I don’t know about you but 2020 was the year I read less than in any other since I started keeping records of my books in late 2015. It’s not even close. My previous low for a full year was 25 books. Even in 2015, when I started to keep track, I reached 12 books – in November and December alone.

In 2020, I read a total of 11 books.

The more I think of it, the more reasons come to mind why I read so little. The fact that I kept working as usual, with the exception of a few weeks in late March and early April, is one (actually I worked even more, since I started as a freelance writer for cbr.com – give me a read here). Meeting and later moving in with my girlfriend was another. Those were the good reasons.

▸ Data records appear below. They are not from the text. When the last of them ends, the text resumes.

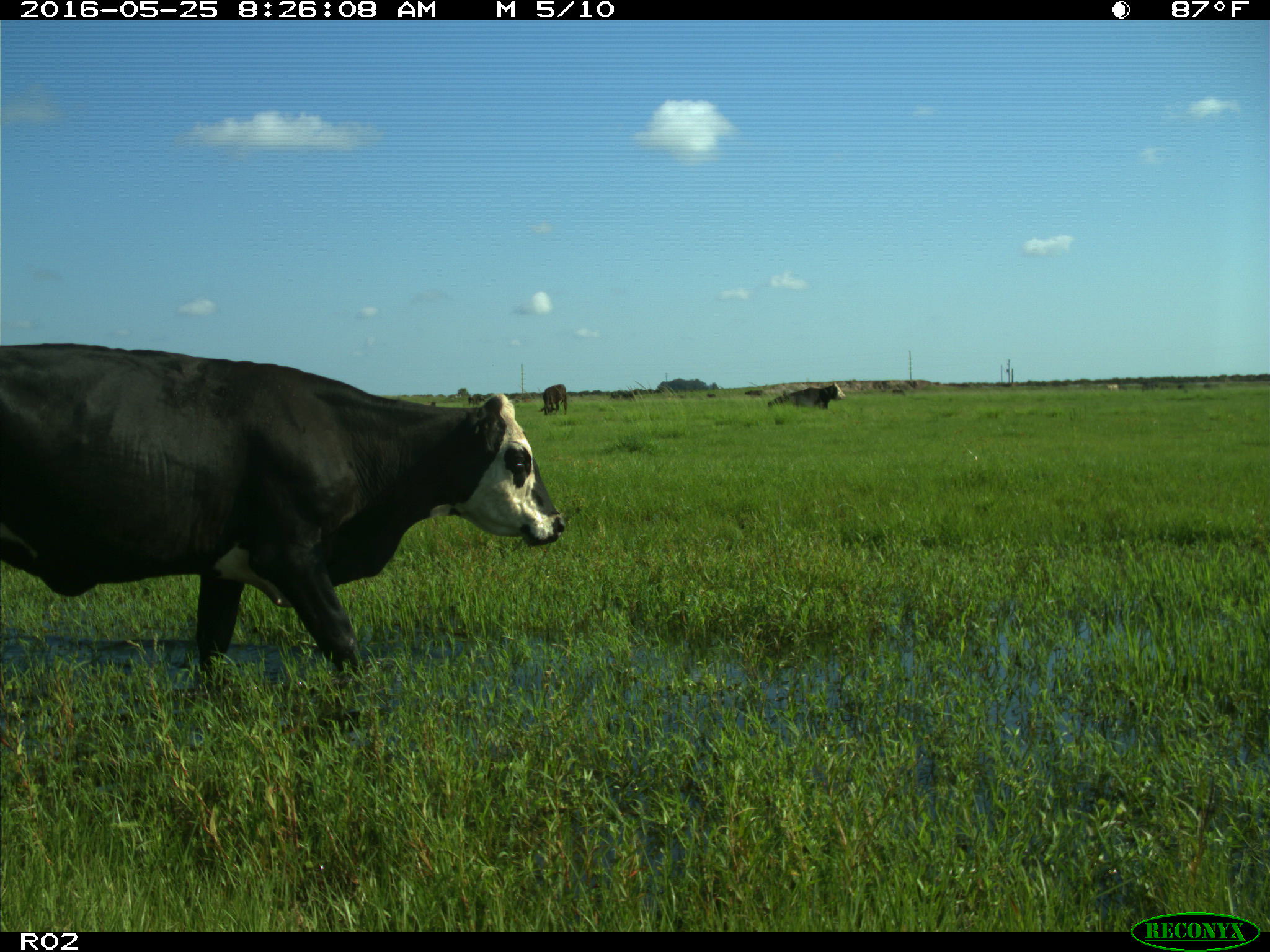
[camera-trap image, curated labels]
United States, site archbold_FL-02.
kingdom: Animalia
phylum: Chordata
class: Mammalia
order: Artiodactyla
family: Bovidae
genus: Bos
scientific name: Bos taurus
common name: domestic cow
Bos taurus (domestic cow).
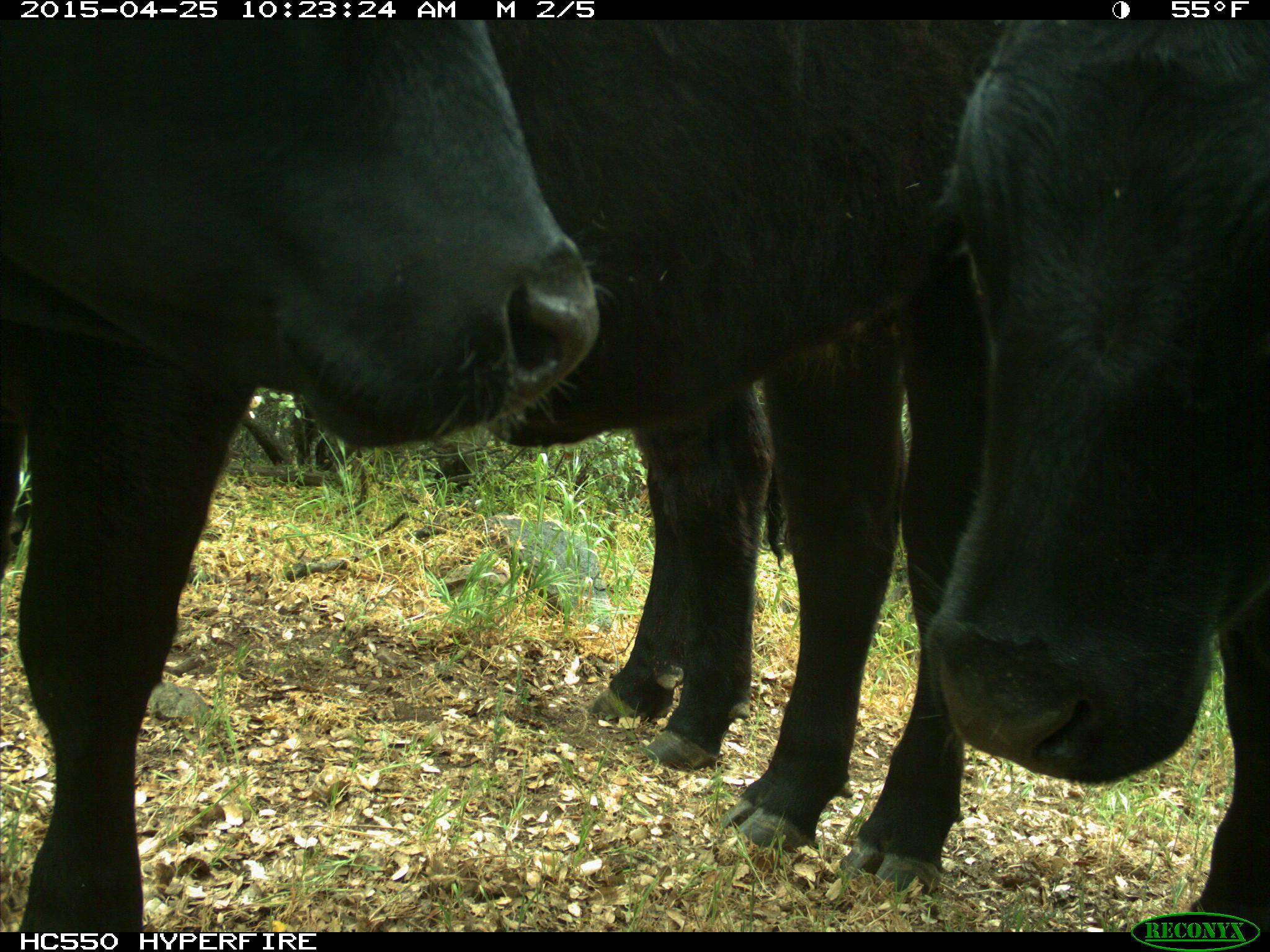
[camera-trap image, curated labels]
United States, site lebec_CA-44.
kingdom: Animalia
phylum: Chordata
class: Mammalia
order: Artiodactyla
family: Suidae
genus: Sus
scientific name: Sus scrofa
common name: wild boar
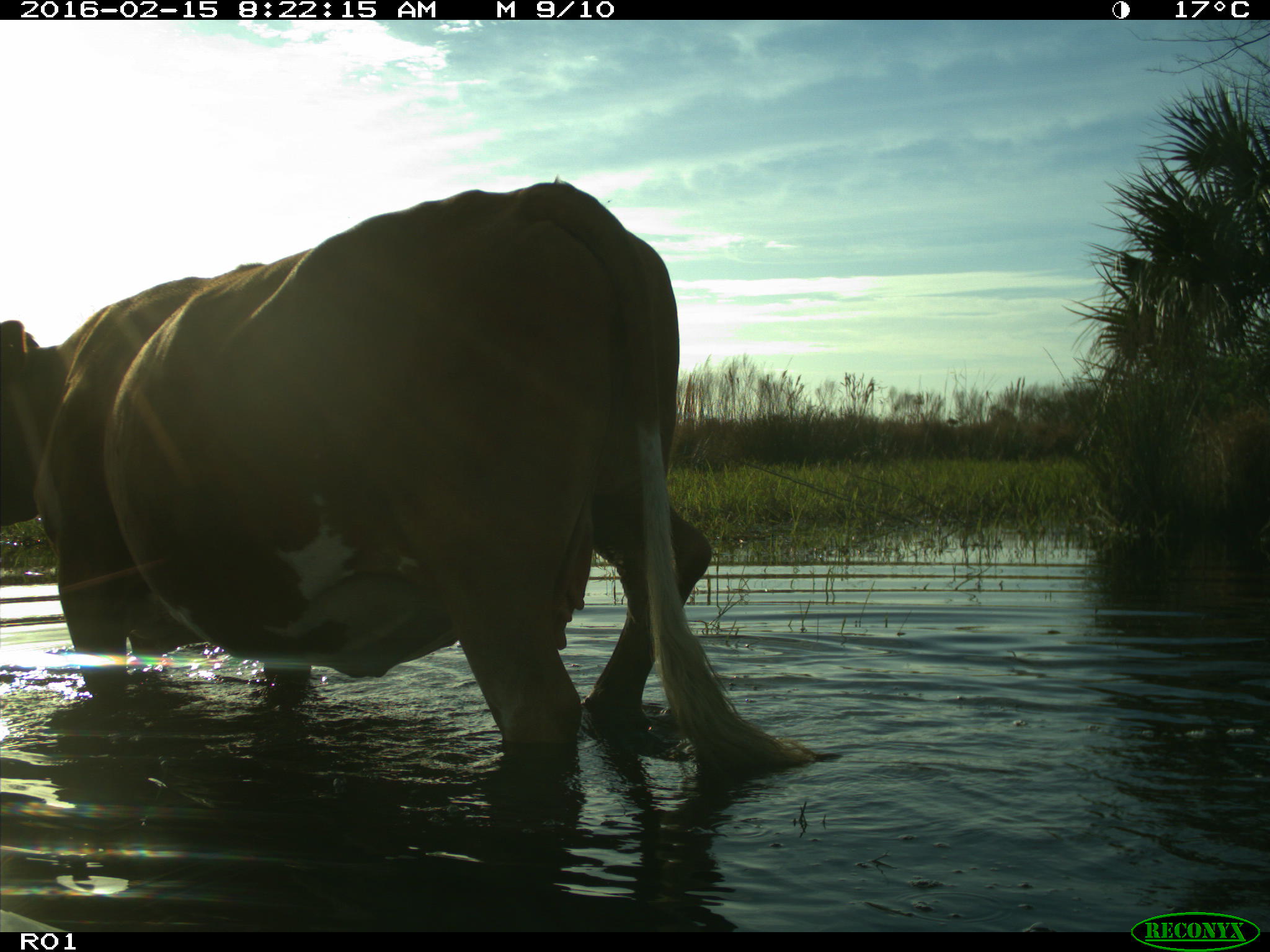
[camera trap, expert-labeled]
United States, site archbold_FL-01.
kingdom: Animalia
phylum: Chordata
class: Mammalia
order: Artiodactyla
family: Bovidae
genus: Bos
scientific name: Bos taurus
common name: domestic cow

But there was something else, a sort of restlessness that lingered in me throughout the year. From the start, the news dominated everything. Trump impeachment here, new virus there. Trump madness here, vaccines there. At one point, I found myself checking the number of new infections for Papua New Guinea while watching another nurse break down in tears on CNN. It all felt like War and Peace and Infinite Jest and The Stand had formed a weird exo-literary time-space continuum. I was just waiting for the news that a tennis coach named Randall Flagg was starting a cult to storm Area 51 (the last part was actually a possibility in late 2019, remember?).

So with everything going on and society teetering on the edge of self-destruction, reading felt somehow trivial. I was more worried about whether I would have to buy a sleeping bag and a tent and head north in the middle of the night once anarchy reared its ugly head. Funny enough, even as my mind went there, I still was thinking that I should bring Infinite Jest and It with me. Time enough at last.

But now that 2020 is over the page has turned, pardon the pun. The Mango Mussolini has left in disgrace. Vaccines are, slowly but surely, being distributed. Hope has made a comeback. And so have my reading habits. I am on my fourth book this year and there are no signs of slowing down.

Looks like the Twilight Zone got it wrong. It doesn’t take an apocalypse to find more time to read. Quite the opposite.